Volgens Democritus is het geen specifieke stof. Hier is het passend om naar Empedocles te gaan. Hij betoogde dat de ziel geen verdringing van alle substanties kan zijn. Hij verklaarde dit door het feit dat twee lichamen niet in staat zijn om één plaats in te nemen. Tegelijkertijd suggereert het concept van entelechie dat de ziel ook niet onlichamelijk kan zijn.
De Pythagoreeërs geloofden ten onrechte dat zij de harmonie van het lichaam was. Plato beweerde ten onrechte dat het een zelfbewegend getal is. Een andere definitie wordt als correcter beschouwd. De ziel zelf beweegt niet, ze "duwt" een ander lichaam. Een levend wezen bestaat niet alleen uit een ziel en een lichaam. Volgens het concept van filosofie zijn de dingen anders.
De ziel is de kracht die door het lichaam werkt. Het blijft om het tweede concept te behandelen. Op grond van het voorgaande kan worden opgemerkt dat het lichaam een natuurlijk instrument voor de ziel is. Deze verschijnselen zijn onafscheidelijk. Ze kunnen worden vergeleken met het oog en het gezichtsvermogen. Elke ziel komt overeen met een lichaam. Het ontstaat vanwege zijn kracht en omwille van zijn belang. Bovendien is het lichaam ingericht als een instrument dat het meest geschikt is voor de activiteiten van een bepaalde ziel.
Hier is het de moeite waard om Pythagoras te onthouden. Om de hierboven beschreven reden is de leer van deze filosoof over de zielsverhuizing absurd voor Aristoteles. Hij bracht een theorie naar voren die tegengesteld is aan de ideeën van de oude natuurfilosofen. Ze haalden de ziel uit de lichamelijke natuur. Aristotelesdeed het tegenovergestelde. Hij ha alt het lichaam uit de afgescheiden ziel. Daarom is voor hem strikt genomen alleen het bezielde echt echt, entelechiaal. Dit idee wordt genoemd in werken als "On Parts of Animals", "Metaphysics", "On the Soul".
Er moet aan worden herinnerd dat alleen een organisch lichaam kan worden geanimeerd.
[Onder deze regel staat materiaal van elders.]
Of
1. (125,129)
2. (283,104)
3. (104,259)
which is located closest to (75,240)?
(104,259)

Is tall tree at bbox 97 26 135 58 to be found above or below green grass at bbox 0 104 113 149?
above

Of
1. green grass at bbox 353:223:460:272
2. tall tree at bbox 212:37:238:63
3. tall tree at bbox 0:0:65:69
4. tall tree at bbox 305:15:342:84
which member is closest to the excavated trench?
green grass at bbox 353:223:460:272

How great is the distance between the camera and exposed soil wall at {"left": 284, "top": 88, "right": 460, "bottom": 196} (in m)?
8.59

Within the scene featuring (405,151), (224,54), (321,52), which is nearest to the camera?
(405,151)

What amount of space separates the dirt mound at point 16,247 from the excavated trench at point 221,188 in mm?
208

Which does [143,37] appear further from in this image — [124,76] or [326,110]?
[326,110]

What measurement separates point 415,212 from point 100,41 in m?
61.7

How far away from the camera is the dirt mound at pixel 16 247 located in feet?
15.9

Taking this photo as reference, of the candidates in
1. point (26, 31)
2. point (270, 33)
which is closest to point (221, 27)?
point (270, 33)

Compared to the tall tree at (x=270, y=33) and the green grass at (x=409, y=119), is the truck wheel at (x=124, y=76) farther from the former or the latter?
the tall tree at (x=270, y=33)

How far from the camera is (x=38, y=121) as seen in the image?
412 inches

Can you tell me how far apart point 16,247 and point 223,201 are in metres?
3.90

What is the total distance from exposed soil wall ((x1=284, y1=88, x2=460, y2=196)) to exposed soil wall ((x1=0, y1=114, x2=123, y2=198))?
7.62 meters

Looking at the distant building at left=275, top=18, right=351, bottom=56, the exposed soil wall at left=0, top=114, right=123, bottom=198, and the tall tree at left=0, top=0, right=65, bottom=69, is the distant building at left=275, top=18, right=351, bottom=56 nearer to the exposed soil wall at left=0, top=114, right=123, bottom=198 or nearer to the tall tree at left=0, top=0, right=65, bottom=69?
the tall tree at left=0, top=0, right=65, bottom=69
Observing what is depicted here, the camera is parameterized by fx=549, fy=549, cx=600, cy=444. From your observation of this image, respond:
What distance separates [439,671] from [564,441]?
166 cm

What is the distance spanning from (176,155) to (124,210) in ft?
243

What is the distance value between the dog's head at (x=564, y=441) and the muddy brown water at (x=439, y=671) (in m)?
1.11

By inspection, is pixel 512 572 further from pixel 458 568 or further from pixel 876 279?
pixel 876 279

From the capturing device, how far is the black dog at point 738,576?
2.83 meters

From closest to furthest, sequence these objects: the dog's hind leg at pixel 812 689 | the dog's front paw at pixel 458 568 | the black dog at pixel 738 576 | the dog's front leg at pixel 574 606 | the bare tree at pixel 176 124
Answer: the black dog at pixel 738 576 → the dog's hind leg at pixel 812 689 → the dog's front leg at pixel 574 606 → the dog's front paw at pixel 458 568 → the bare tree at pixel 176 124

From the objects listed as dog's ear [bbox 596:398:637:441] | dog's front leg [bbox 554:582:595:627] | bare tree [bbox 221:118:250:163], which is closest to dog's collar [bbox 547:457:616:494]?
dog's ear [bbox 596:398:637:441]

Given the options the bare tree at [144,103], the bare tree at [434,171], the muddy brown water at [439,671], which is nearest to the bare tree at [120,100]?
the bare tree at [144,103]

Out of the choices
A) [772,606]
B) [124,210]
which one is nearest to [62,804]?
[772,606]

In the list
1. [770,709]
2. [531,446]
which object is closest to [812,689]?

We hebben het over een holistisch mechanisme, waarvan alle elementen een specifiek doel hebben en zijn ontworpen om de toegewezen functies uit te voeren. Dit is het principe van de eenheid van het organisme. Omwille hiervan is het ontstaan, functioneert en bestaat het. De beschreven wet omvat ook de term "entelechy", wat gelijk staat aan de ziel. Het kan niet van het lichaam worden gescheiden. De ziel is één in het bestaan. Een organisch levend wezen kan worden gedefinieerd als zijnde omdat het een doel in zichzelf heeft.
Middeleeuwen en moderne tijden
Entelechy is een term bedacht door Aristoteles. Tegelijkertijd wordt het gevonden in Hermolai Barbara in de middeleeuwen. Hij brengt dit concept over met het Latijnse woord perfectihabia.
Laten we nu eens kijken naar de filosofie van de New Age. Hier wordt de term losgemaakt van Aristoteles' doctrine van handeling en potentie. Het concept is een van de sleutelwoorden van organisch en teleologisch begrip. Het is tegengesteld aan de mechanistische causale manier om de omringende wereld te verklaren. Dit fenomeen benadrukt de originaliteit van doelmatigheid, evenals individualiteit. Volgens dit concept blijkt dat elk wezen door een intern apparaat naar een doel wordt georiënteerd. Het streeft er zelf naar en omwille vanmezelf. Leibniz noemt deze term ook. Hij noemt ze monaden en bevestigt de theorie met biologische doctrine.